## Problem statement:
Write out the opening lines of the data word for word, up to and including the line with "Zwierzęta gospodarskie motyw", and leave every picture and every later line out.

Start of Data shown

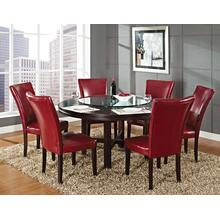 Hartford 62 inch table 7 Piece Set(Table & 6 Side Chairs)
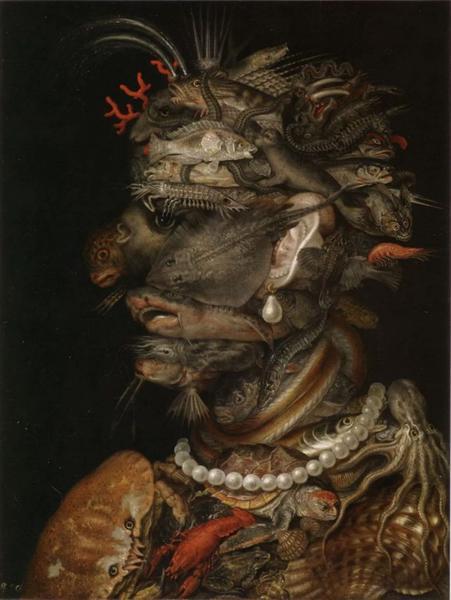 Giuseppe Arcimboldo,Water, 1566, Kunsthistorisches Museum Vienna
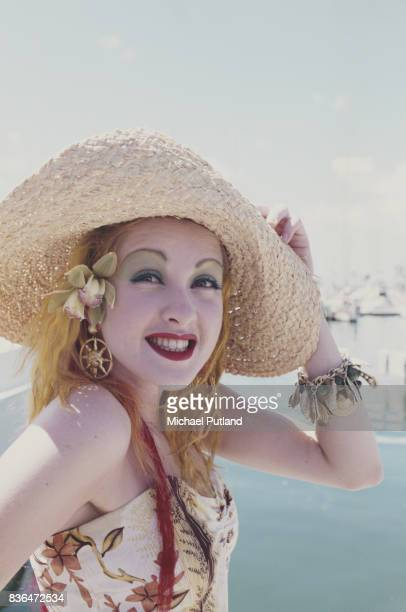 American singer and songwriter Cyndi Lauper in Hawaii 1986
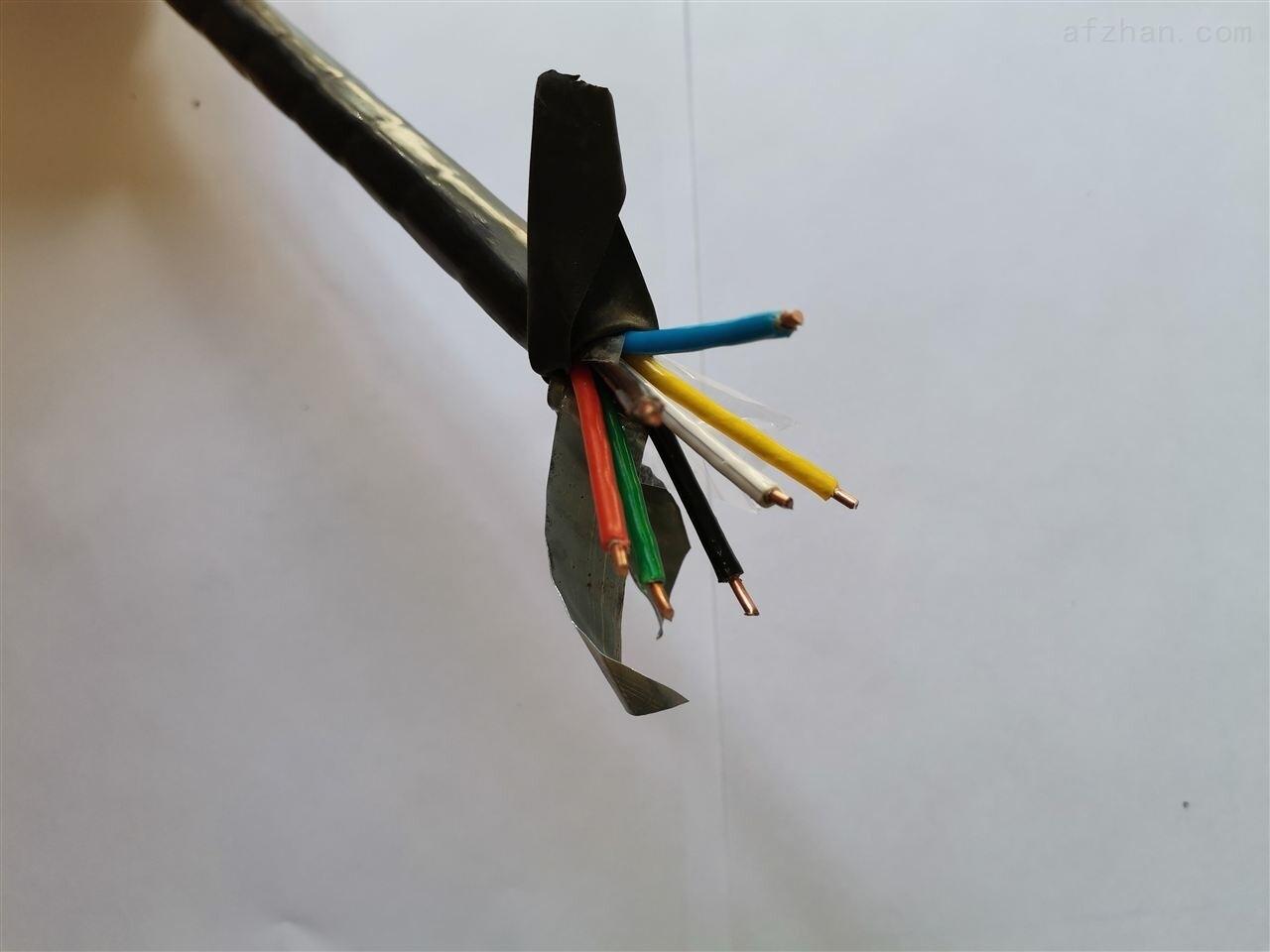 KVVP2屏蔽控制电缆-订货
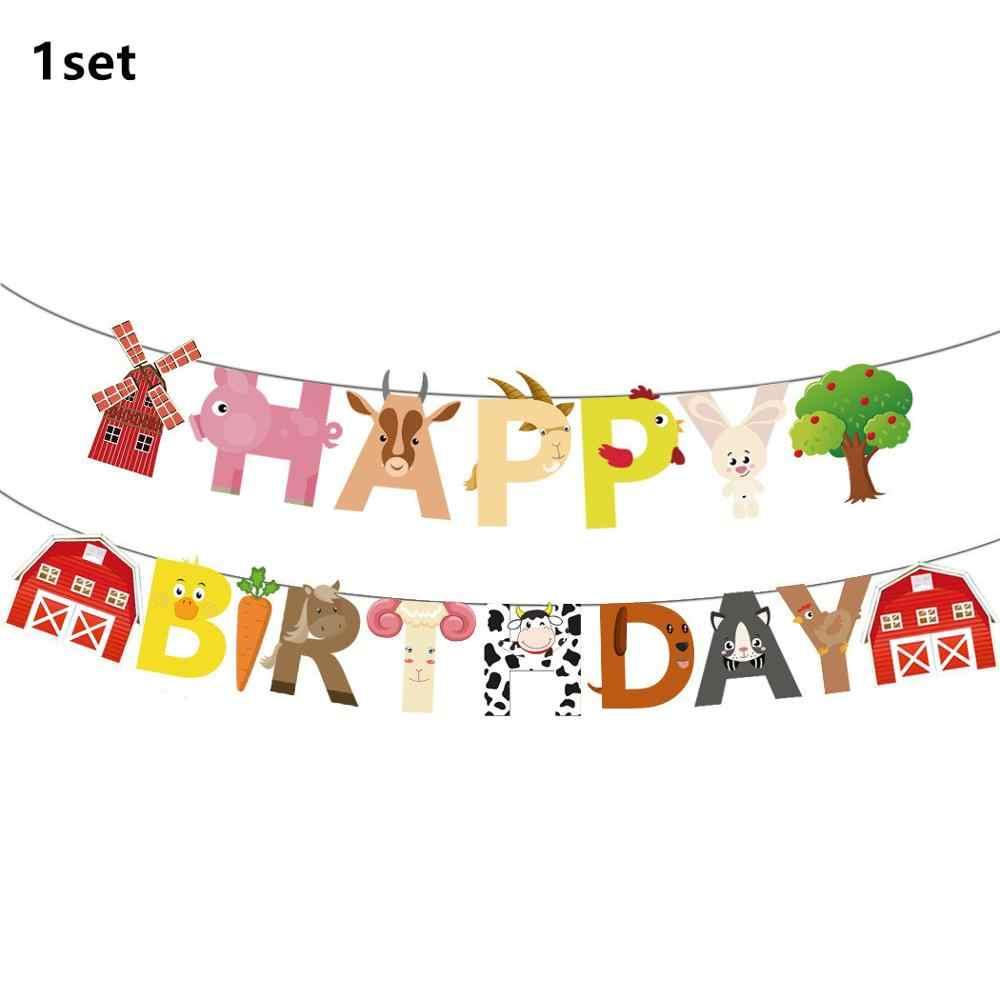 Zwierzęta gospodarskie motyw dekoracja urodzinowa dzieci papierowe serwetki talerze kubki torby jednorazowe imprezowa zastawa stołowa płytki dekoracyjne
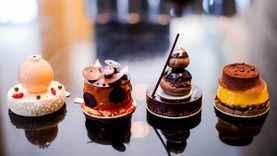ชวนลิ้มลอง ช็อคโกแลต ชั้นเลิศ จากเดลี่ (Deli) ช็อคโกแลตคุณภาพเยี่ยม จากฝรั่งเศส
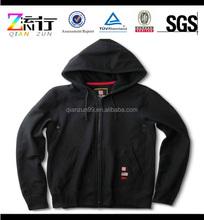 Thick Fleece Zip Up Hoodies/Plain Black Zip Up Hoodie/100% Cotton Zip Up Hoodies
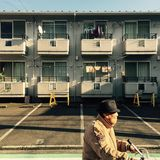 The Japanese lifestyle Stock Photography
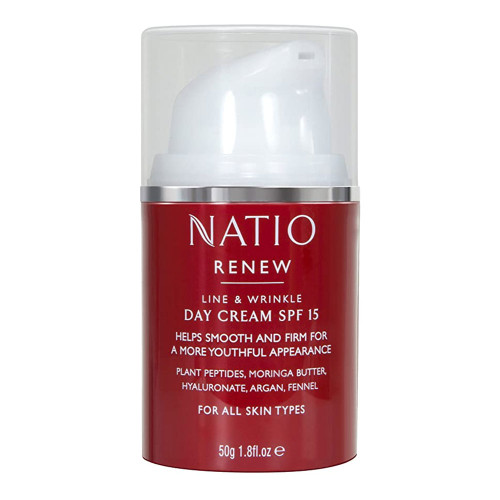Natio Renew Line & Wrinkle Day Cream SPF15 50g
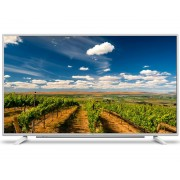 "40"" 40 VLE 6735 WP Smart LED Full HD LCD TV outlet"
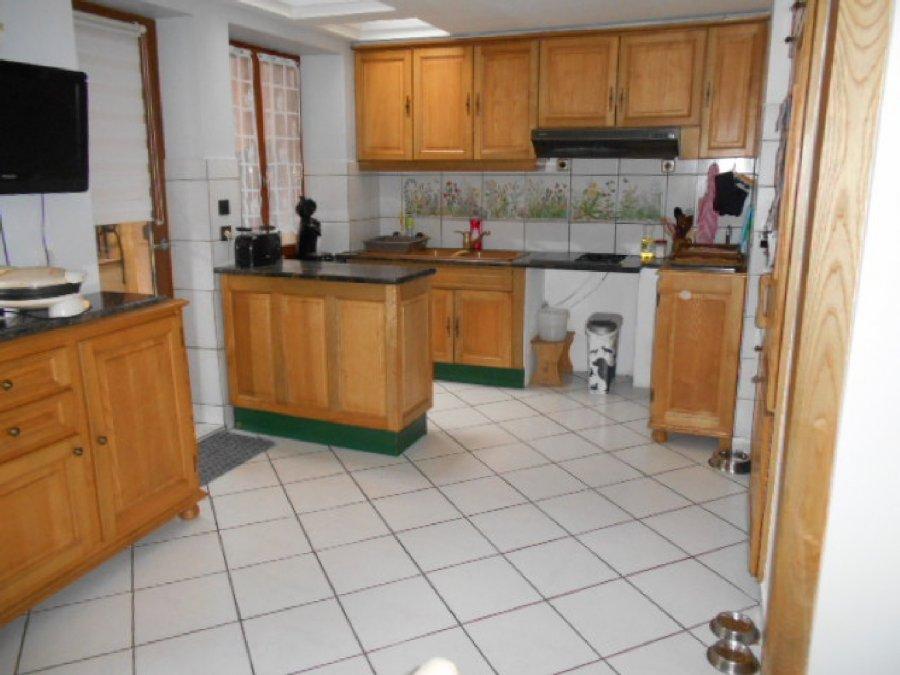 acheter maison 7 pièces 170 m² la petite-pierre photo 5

End of Data shown

## Task result:
 Hartford 62 inch table 7 Piece Set(Table & 6 Side Chairs)
 Giuseppe Arcimboldo,Water, 1566, Kunsthistorisches Museum Vienna
 American singer and songwriter Cyndi Lauper in Hawaii 1986
 KVVP2屏蔽控制电缆-订货
 Zwierzęta gospodarskie motyw dekoracja urodzinowa dzieci papierowe serwetki talerze kubki torby jednorazowe imprezowa zastawa stołowa płytki dekoracyjne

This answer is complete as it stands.